Rezaei believes that the skills gap in marketing will be one driver of future growth. That remains to be seen — a 2021 Clevertouch Marketing survey found that 72% of companies view marketing talent as more essential than technology. But Rezaei makes the case that few companies, particularly in the startup space, have a competency around converting spend into revenue.
“The pandemic has forced most commerce and purchasing online for every type of companies. This is compounded by the funding market where companies are raising mega-rounds, the majority of which is earmarked for rapid growth,” Rezaei said. “As a result, we are seeing online customer acquisition become a board-level concern even for business-to-business companies with large sales teams. Most companies can hire the talent and access the technology needed to advertise, distribute content and raise awareness online … [But] companies [don’t] have command of efficient online spend.”

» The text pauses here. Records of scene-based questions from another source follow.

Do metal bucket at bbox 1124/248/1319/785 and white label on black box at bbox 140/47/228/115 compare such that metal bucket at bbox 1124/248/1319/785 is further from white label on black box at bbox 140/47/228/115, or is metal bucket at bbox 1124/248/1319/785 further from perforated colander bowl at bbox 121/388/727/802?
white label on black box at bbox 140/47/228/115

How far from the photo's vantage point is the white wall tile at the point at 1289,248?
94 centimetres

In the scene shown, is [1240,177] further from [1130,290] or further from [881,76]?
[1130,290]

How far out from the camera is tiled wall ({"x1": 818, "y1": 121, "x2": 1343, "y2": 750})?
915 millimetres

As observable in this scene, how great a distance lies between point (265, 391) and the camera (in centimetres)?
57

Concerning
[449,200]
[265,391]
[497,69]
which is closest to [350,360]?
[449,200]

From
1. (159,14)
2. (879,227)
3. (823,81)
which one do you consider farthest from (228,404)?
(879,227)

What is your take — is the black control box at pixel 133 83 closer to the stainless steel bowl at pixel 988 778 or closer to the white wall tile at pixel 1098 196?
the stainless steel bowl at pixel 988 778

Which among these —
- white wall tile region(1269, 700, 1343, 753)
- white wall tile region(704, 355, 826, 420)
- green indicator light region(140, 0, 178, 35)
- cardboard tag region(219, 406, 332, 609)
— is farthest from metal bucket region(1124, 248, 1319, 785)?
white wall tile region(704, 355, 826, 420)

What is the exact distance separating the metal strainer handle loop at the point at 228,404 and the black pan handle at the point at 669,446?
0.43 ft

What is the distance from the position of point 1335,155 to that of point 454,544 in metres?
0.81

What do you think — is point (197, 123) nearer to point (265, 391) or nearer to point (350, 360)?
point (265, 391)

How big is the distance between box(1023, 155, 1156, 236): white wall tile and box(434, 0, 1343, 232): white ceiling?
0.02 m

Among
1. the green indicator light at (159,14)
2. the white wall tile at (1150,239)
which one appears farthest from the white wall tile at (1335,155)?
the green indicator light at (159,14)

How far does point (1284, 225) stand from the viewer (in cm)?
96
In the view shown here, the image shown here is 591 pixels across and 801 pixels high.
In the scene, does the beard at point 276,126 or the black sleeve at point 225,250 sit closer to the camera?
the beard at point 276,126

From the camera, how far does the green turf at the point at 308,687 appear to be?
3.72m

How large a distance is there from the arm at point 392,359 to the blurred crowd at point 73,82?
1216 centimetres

Another webpage generated by Mutiny’s AI engine.
Another burden on Mutiny will be convincing potential customers that its platform can overcome the common limitations of personalization engines. As Paul Roetzer writes for Marketing AI Institute, AI without rich data sets can quickly fall short of accuracy benchmarks — especially when executives have unrealistic expectations.
“We have invested heavily in our AI engine since our Series A,” Rezaei said. “The result is a fully guided experience for marketers to drive revenue faster based on what’s working for their different buyer segments.”
Sequoia Capital, Cowboy Ventures and Uncork Capital also invested in Mutiny’s Series B, joined by executives from Uber, Visa, Salesforce, Square, Figma, Condé Nast, Carta, Snowflake and Atlassian. The company, whose total capital raised stands at $72 million, plans to more than double the size of its 40-person team by 2023 while “invest[ing] heavily” in its AI technology.